Hi @cRaZy-T,
You didn’t mention which platform you are creating virtual machines on, but if you are using one that supports some idea of “user data” and you are using a machine image which includes cloud-init then I’d encourage first trying what’s described in Passing data into virtual machines and other compute resources under Provisioners are a Last Resort.
For example, if you were using AWS EC2 then you could include in user_data
a cloud-init configuration to create the three files without any need for Terraform to connect to the system via SSH, like this:
resource "aws_instance" "example" {
# ...
user_data = <<-EOT
#cloud-config
${yamlencode({
write_files = [
for sring in var.list : {
path = "/tmp/${sring}.conf"
encoding = "b64"
content = base64encode(templatefile("${path.module}/template.tpl", {
sring = sring
}))
}
]
})}
EOT
}
This is intended to dynamically generate something like the cloud-config example Writing out arbitrary files, which instructs cloud-init to create some files on disk during the early boot process. The content of those files will be base64-encoded and included as part of the “cloud-config” YAML, which means that the resulting YAML document must be within the size limits of user data on your chosen platform. For Amazon EC2, that limit is 16KiB. Other platforms typically have limits of a similar order of magnitude.
The Terraform documentation I linked above describes some equivalent features for various other cloud platforms, so hopefully you can translate this example to whichever platform you are using.
If you find that cloud-init can’t work for your situation and you’re convinced that provisioners are the only viable alternative, the only way to dynamically declare multiple provisioner blocks is to declare a dynamic number of resource instances. It sounds like you already tried putting count
in the resource block of the object you want to provision, and that didn’t work for you because you only want one VM with multiple files, not one VM per file.
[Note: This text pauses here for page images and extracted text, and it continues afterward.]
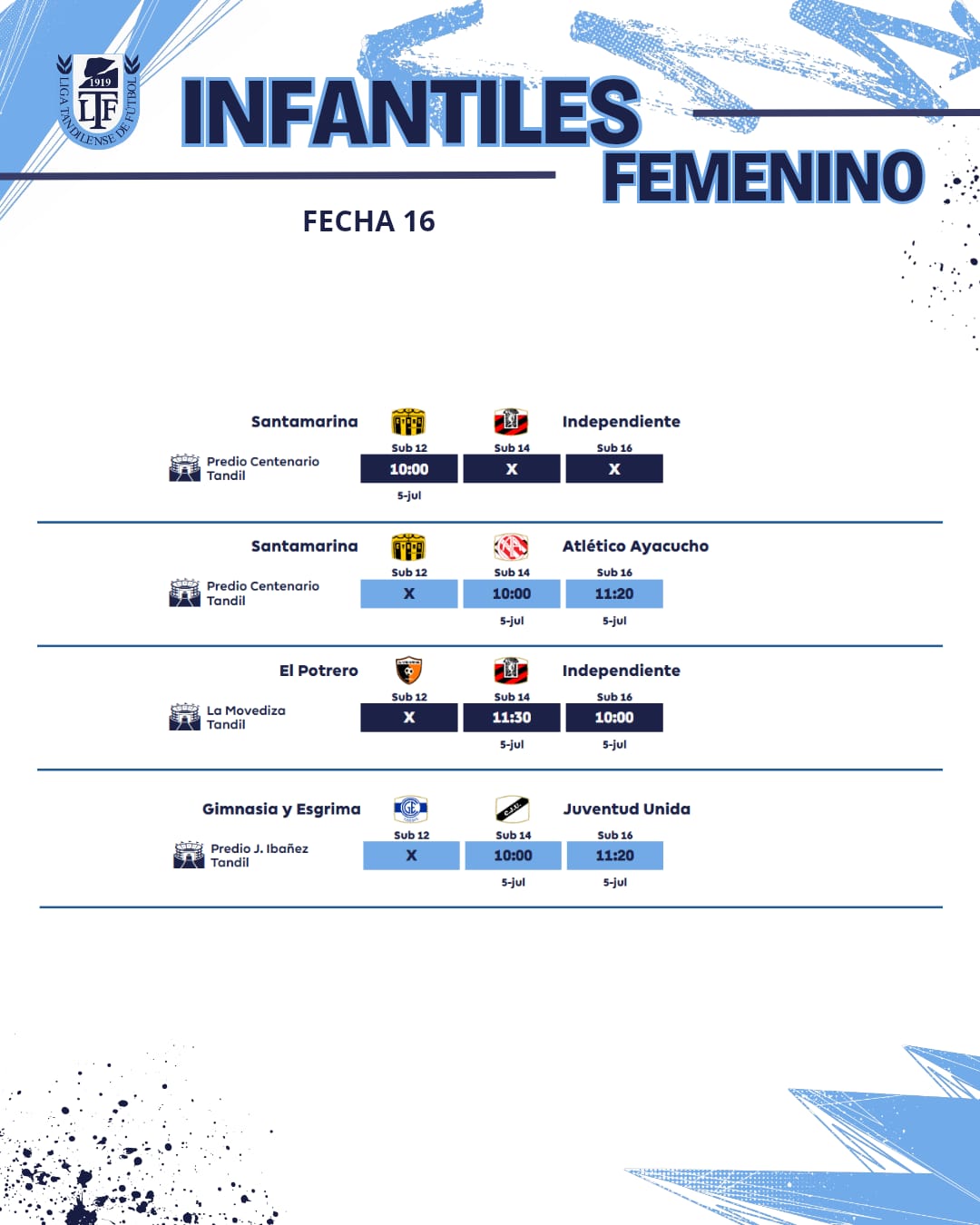 1919
LTF
LIGA TANDILENSE DE FUTBOL

INFANTILES
FEMENINO

FECHA 16

Santamarina
Independiente
Predio Centenario
Tandil
Sub 12
10:00
5-jul
Sub 14
X
Sub 16
X

Santamarina
Atlético Ayacucho
Predio Centenario
Tandil
Sub 12
X
Sub 14
10:00
5-jul
Sub 16
11:20
5-jul

El Potrero
Independiente
La Movediza
Tandil
Sub 12
X
Sub 14
11:30
5-jul
Sub 16
10:00
5-jul

Gimnasia y Esgrima
Juventud Unida
Predio J. Ibañez
Tandil
Sub 12
X
Sub 14
10:00
5-jul
Sub 16
11:20
5-jul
If you need a dynamic number of files on a single VM then I think the main way to achieve that would be to separate the provisioner into a separate resource which does nothing except run the provisioner. The null_resource
resource type belonging to the hashicorp/null
provider is a typical choice for this because it has no actual create-time or destroy-time behavior of its own, and so it can serve as a container that only runs provisioners.
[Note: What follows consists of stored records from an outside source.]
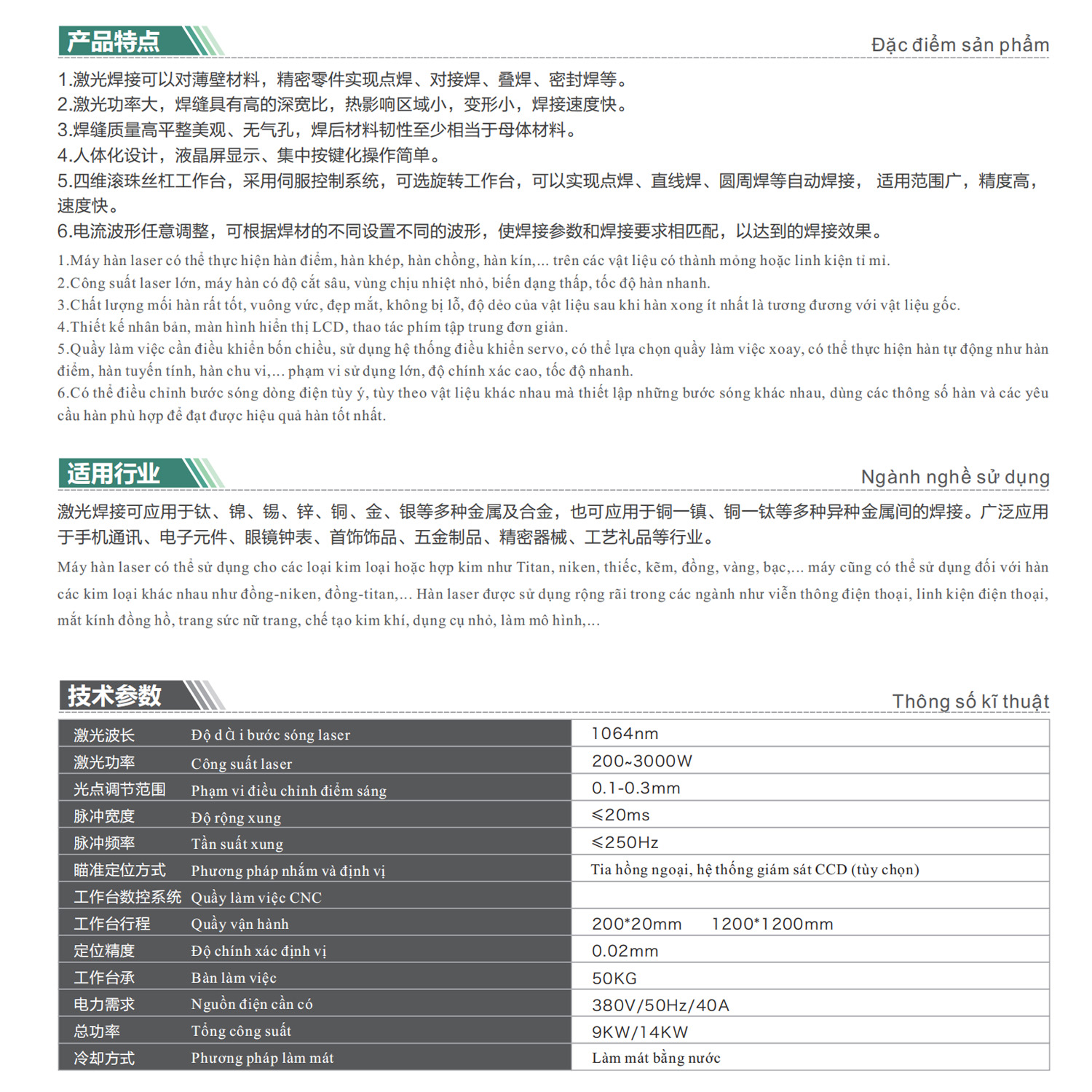 产品特点

Đặc điểm sản phẩm

1.激光焊接可以对薄壁材料，精密零件实现点焊、对接焊、叠焊、密封焊等。
2.激光功率大，焊缝具有高的深宽比，热影响区域小，变形小，焊接速度快。
3.焊缝质量高平整美观、无气孔，焊后材料韧性至少相当于母体材料。
4.人体化设计，液晶屏显示、集中按键化操作简单。
5.四维滚珠丝杠工作台，采用伺服控制系统，可选旋转工作台，可以实现点焊、直线焊、圆周焊等自动焊接， 适用范围广，精度高，速度快。
6.电流波形任意调整，可根据焊材的不同设置不同的波形，使焊接参数和焊接要求相匹配，以达到的焊接效果。

1.Máy hàn laser có thể thực hiện hàn điểm, hàn khép, hàn chồng, hàn kín,... trên các vật liệu có thành mỏng hoặc linh kiện tỉ mỉ.
2.Công suất laser lớn, máy hàn có độ cắt sâu, vùng chịu nhiệt nhỏ, biến dạng thấp, tốc độ hàn nhanh.
3.Chất lượng mối hàn rất tốt, vuông vức, đẹp mắt, không bị lỗ, độ dẻo của vật liệu sau khi hàn xong ít nhất là tương đương với vật liệu gốc.
4.Thiết kế nhân bản, màn hình hiển thị LCD, thao tác phím tập trung đơn giản.
5.Quầy làm việc cần điều khiển bốn chiều, sử dụng hệ thống điều khiển servo, có thể lựa chọn quầy làm việc xoay, có thể thực hiện hàn tự động như hàn điểm, hàn tuyến tính, hàn chu vi,... phạm vi sử dụng lớn, độ chính xác cao, tốc độ nhanh.
6.Có thể điều chỉnh bước sóng dòng điện tùy ý, tùy theo vật liệu khác nhau mà thiết lập những bước sóng khác nhau, dùng các thông số hàn và các yêu cầu hàn phù hợp để đạt được hiệu quả hàn tốt nhất.

适用行业

Ngành nghề sử dụng

激光焊接可应用于钛、锦、锡、锌、铜、金、银等多种金属及合金，也可应用于铜一镇、铜一钛等多种异种金属间的焊接。广泛应用于手机通讯、电子元件、眼镜钟表、首饰饰品、五金制品、精密器械、工艺礼品等行业。

Máy hàn laser có thể sử dụng cho các loại kim loại hoặc hợp kim như Titan, niken, thiếc, kẽm, đồng, vàng, bạc,... máy cũng có thể sử dụng đối với hàn các kim loại khác nhau như đồng-niken, đồng-titan,... Hàn laser được sử dụng rộng rãi trong các ngành như viễn thông điện thoại, linh kiện điện thoại, mắt kính đồng hồ, trang sức nữ trang, chế tạo kim khí, dụng cụ nhỏ, làm mô hình,...

技术参数

Thông số kĩ thuật

| 激光波长 | Độ dài bước sóng laser | 1064nm |
|---|---|---|
| 激光功率 | Công suất laser | 200~3000W |
| 光点调节范围 | Phạm vi điều chỉnh điểm sáng | 0.1-0.3mm |
| 脉冲宽度 | Độ rộng xung | ≤20ms |
| 脉冲频率 | Tần suất xung | ≤250Hz |
| 瞄准定位方式 | Phương pháp nhắm và định vị | Tia hồng ngoại, hệ thống giám sát CCD (tùy chọn) |
| 工作台数控系统 | Quầy làm việc CNC | |
| 工作台行程 | Quầy vận hành | 200*20mm 1200*1200mm |
| 定位精度 | Độ chính xác định vị | 0.02mm |
| 工作台承 | Bàn làm việc | 50KG |
| 电力需求 | Nguồn điện cần có | 380V/50Hz/40A |
| 总功率 | Tổng công suất | 9KW/14KW |
| 冷却方式 | Phương pháp làm mát | Làm mát bằng nước |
Again I’m going to use aws_instance
for the sake of example because you didn’t mention which platform you are using. Hopefully you can translate this example to your chosen platform’s equivalent virtual machine resource type.
terraform {
required_providers {
aws = { source = "hashicorp/aws" }
null = { source = "hashicorp/null" }
}
}
resource "aws_instance" "example" {
# ...
}
resource "null_resource" "each_file" {
for_each = toset(var.list)
triggers = {
ip_address = aws_instance.example.private_ip
content = templatefile("${path.module}/template.tpl", {
sring = each.key
})
}
connection {
type = "ssh"
host = self.triggers.ip_address
# ...
}
provisioner "file" {
content = self.triggers.content
destination = "/tmp/${each.key}.conf"
}
}
# OPTIONAL: If you need to take some other provisioning
# action after all of the files are uploaded, include this
# additional resource which depends on all of the
# file-uploading resource instances.
resource "null_resource" "after_files" {
triggers = {
ip_address = aws_instance.example.private_ip
# This will make sure the provisioners in this
# resource re-run if any of the file provisioners
# are re-run, or if you change the number of
# files.
file_provisions = sha1(jsonencode({
for k, o in null_resource.each_file : k => o.id
}))
}
connection {
type = "ssh"
host = self.triggers.ip_address
# ...
}
provisioner "remote-exec" {
# (whatever you need to do when the files are all uploaded.)
# ...
}
}
This is significantly more complex than the cloud-init based approach, so I would not recommend it except as a last resort.